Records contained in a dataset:
__________

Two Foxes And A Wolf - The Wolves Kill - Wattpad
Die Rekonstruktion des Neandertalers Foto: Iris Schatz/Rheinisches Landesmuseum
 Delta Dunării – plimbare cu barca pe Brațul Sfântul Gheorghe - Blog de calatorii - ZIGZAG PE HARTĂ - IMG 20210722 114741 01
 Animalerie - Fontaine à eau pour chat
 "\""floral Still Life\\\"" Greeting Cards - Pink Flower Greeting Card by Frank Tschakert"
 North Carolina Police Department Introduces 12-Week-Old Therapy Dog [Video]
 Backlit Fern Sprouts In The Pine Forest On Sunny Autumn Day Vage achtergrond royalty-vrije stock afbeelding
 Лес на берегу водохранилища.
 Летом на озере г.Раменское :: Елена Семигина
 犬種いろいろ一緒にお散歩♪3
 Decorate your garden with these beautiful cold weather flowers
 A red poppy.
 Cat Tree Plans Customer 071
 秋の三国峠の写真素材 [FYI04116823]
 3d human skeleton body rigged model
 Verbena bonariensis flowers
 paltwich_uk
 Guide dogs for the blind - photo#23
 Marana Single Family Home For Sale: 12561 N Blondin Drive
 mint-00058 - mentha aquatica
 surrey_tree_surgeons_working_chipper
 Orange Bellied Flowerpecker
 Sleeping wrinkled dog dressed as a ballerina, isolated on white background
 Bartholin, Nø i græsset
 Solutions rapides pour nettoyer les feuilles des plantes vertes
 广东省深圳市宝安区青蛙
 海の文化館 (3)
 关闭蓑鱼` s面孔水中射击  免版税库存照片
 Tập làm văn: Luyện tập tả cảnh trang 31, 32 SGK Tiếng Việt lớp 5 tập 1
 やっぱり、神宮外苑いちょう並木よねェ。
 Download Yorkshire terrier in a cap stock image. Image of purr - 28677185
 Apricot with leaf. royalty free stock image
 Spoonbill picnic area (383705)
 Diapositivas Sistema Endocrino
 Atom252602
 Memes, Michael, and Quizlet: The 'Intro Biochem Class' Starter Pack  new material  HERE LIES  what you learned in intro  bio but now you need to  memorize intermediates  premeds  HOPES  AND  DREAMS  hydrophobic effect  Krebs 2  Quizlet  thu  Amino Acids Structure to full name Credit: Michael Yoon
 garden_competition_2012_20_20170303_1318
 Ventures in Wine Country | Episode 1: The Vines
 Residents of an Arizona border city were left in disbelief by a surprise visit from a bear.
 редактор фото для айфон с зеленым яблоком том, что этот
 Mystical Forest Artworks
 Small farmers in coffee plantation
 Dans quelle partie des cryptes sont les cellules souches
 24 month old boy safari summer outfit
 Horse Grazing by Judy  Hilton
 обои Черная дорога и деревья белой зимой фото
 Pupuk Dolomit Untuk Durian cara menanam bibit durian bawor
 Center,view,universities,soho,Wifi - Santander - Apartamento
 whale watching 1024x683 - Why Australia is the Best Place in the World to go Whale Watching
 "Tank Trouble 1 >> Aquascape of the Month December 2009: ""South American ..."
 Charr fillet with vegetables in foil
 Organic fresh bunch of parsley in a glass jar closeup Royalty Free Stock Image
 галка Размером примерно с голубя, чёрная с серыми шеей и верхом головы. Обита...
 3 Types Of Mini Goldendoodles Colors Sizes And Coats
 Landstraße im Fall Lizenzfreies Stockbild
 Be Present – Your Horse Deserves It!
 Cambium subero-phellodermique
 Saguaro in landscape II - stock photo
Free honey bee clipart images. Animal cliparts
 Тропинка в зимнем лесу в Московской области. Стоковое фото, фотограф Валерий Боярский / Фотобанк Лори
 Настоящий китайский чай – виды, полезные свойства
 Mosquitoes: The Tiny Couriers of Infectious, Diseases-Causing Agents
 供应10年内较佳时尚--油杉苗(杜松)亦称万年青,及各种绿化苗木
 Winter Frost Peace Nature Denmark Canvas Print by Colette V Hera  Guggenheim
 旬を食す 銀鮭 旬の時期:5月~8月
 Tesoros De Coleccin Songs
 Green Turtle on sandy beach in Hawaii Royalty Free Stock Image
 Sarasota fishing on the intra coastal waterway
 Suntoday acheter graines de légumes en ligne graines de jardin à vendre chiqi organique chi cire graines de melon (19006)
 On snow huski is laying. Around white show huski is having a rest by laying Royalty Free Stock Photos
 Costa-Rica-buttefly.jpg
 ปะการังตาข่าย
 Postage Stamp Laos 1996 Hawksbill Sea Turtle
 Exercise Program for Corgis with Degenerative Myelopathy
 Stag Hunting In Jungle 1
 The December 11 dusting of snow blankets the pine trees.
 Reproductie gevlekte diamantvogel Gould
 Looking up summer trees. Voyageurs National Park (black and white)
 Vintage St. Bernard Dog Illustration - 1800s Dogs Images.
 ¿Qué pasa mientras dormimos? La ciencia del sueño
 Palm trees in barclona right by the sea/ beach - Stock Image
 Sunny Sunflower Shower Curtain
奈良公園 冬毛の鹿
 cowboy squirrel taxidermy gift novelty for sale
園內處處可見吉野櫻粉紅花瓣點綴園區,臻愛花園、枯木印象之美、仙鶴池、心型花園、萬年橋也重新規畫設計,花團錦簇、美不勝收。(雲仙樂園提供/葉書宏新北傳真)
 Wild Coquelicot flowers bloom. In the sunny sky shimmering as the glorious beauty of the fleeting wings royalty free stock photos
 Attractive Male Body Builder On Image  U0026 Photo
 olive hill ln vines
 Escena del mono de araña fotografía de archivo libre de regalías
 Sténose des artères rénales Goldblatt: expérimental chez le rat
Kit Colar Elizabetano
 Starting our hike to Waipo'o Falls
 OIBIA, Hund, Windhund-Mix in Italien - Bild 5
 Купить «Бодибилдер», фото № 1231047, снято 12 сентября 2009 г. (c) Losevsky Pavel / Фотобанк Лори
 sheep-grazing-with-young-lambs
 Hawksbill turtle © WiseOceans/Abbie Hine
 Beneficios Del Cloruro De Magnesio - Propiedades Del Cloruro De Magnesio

__________

| Task item |
Copy out each line of the data that holds the string "Hawksbill".

| Reply |
 Postage Stamp Laos 1996 Hawksbill Sea Turtle
 Hawksbill turtle © WiseOceans/Abbie Hine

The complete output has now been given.